Hmm, do you have the elog mail module enabled?
So, it's stuck emerging gaim using the command in the previous comment. This is repeating itself in the log: /usr/lib64/python2.4/socket.py line=154 name=__init__ event=call locals={'_sock': None, 'type': 1, 'self': 'omitted', 'family': 2, 'proto': 6} /usr/lib64/python2.4/socket.py line=161 name=__init__ event=return value=None locals={'_sock': <socket object, fd=4, family=2, type=1, protocol=6>, 'type': 1, 'self': 'omitted', 'family': 2, 'proto': 6} <string> line=1 name=connect event=call locals={'self': <socket._socketobject object at 0x2b7821078530>, 'args': (('64.233.167.111', 465),)} <string> line=1 name=connect event=return value=None locals={'self': <socket._socketobject object at 0x2b7821078530>, 'args': (('64.233.167.111', 465),)} /usr/lib64/python2.4/smtplib.py line=331 name=getreply event=call locals={'self': <smtplib.SMTP instance at 0x2b782107f440>} /usr/lib64/python2.4/socket.py line=179 name=makefile event=call locals={'self': <socket._socketobject object at 0x2b7821078530>, 'bufsize': -1, 'mode': 'rb'} /usr/lib64/python2.4/socket.py line=204 name=__init__ event=call locals={'self': 'omitted', 'bufsize': -1, 'sock': <socket object, fd=4, family=2, type=1, protocol=6>, 'mode': 'rb'} /usr/lib64/python2.4/socket.py line=219 name=__init__ event=return value=None locals={'self': 'omitted', 'bufsize': 8192, 'sock': <socket object, fd=4, family=2, type=1, protocol=6>, 'mode': 'rb'} /usr/lib64/python2.4/socket.py line=184 name=makefile event=return value=<socket._fileobject object at 0x2b7820f3b9f0> locals={'self': <socket._socketobject object at 0x2b7821078530>, 'bufsize': -1, 'mode': 'rb'} /usr/lib64/python2.4/socket.py line=315 name=readline event=call locals={'self': <socket._fileobject object at 0x2b7820f3b9f0>, 'size': -1} And yes, I do have the elog mail module enabled. Config lines look like this: #PORTAGE_ELOG_CLASSES="warn error log" #PORTAGE_ELOG_SYSTEM="mail syslog" #PORTAGE_ELOG_MAILURI="shawvrana@gmail.com shawvrana:passowrd@smtp.gmail.com:465" And no, it's never worked for me, and I haven't looked into it yet. I removed the elog lines and was able to emerge gaim without any lookups/pausing. Thanks! Any idea the problem?

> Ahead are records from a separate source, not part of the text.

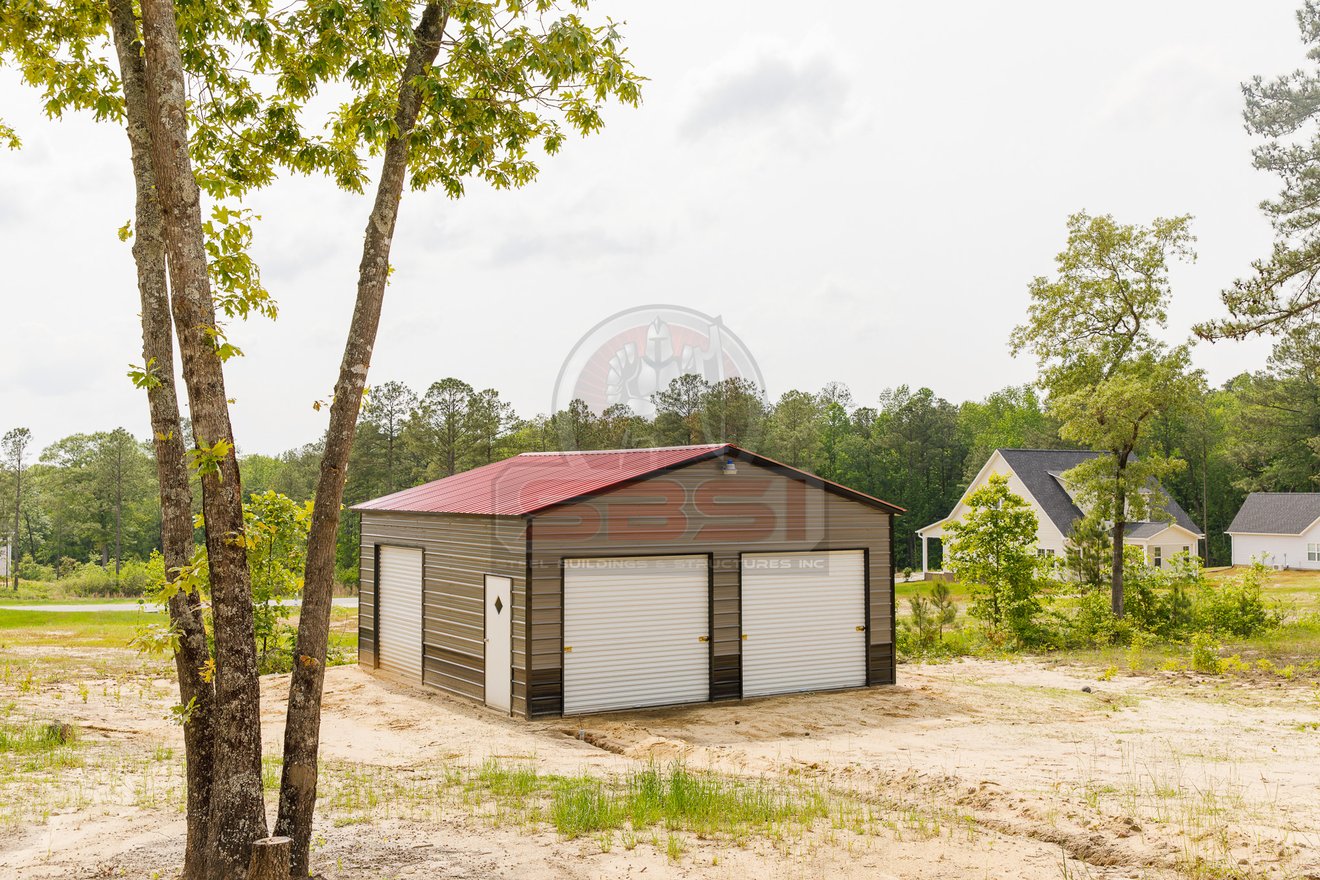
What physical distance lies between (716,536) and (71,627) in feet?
76.8

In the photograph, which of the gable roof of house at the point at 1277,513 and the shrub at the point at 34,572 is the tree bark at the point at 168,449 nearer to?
the gable roof of house at the point at 1277,513

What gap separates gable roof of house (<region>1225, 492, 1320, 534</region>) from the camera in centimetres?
4691

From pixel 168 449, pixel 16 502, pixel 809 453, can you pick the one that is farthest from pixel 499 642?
pixel 16 502

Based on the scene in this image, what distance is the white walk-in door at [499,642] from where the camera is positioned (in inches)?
541

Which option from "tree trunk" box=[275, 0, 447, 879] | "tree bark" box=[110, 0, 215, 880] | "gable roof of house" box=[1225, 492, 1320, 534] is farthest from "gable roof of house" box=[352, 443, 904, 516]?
"gable roof of house" box=[1225, 492, 1320, 534]

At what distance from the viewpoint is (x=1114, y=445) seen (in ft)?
75.7

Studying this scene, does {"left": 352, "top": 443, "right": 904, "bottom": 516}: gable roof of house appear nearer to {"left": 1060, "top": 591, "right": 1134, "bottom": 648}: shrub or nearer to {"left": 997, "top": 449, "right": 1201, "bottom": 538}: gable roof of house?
{"left": 1060, "top": 591, "right": 1134, "bottom": 648}: shrub

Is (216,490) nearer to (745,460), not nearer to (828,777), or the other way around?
(828,777)

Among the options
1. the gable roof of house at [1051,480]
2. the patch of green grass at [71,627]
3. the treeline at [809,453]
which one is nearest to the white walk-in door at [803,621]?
the patch of green grass at [71,627]

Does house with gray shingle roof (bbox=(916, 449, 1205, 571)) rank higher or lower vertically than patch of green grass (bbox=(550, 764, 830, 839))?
higher

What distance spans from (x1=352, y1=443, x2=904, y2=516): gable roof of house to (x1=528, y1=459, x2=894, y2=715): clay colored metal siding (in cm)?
15

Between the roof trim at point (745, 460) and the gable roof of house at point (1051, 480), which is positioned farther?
the gable roof of house at point (1051, 480)

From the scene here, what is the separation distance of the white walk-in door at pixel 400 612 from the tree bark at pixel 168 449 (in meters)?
9.86

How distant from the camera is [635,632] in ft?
47.2
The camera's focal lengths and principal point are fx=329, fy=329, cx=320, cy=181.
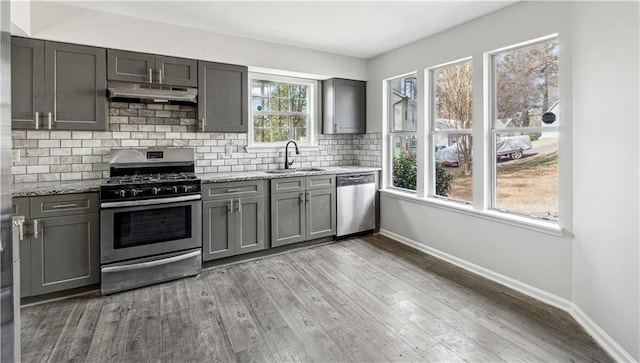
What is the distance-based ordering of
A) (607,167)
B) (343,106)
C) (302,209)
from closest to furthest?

Looks like it hangs when trying to send the mail in smtplib.SMTP.sendmail which is outside our control. You probably have to play around with your configuration a bit (make sure you understood how the port parameter is used) or add a few debug statements to /usr/lib/portage/pym/elog_modules/mod_mail.py to figure out what the actual problem is.
I think I've managed to reproduce this bug by updating mta's dependent library (mysql). If this is the case, I think many people will hit this bug even when following our upgrade instructions, as the emerge hangs indefinetely on revdep-rebuild if rebuild contains any elogging ebuild before rebuilding mta. Is this something that can be fixed or worked-around in code or should it be noted in our documentation (such as mysql upgrade guide)?
I seems like we should use an alarm signal to implement a timeout as documented here: http://docs.python.org/lib/node546.html
In svn r5430 I've used an alarm signal to implement a 1 minute timeout.
This has been released in 2.1.2_rc4-r4.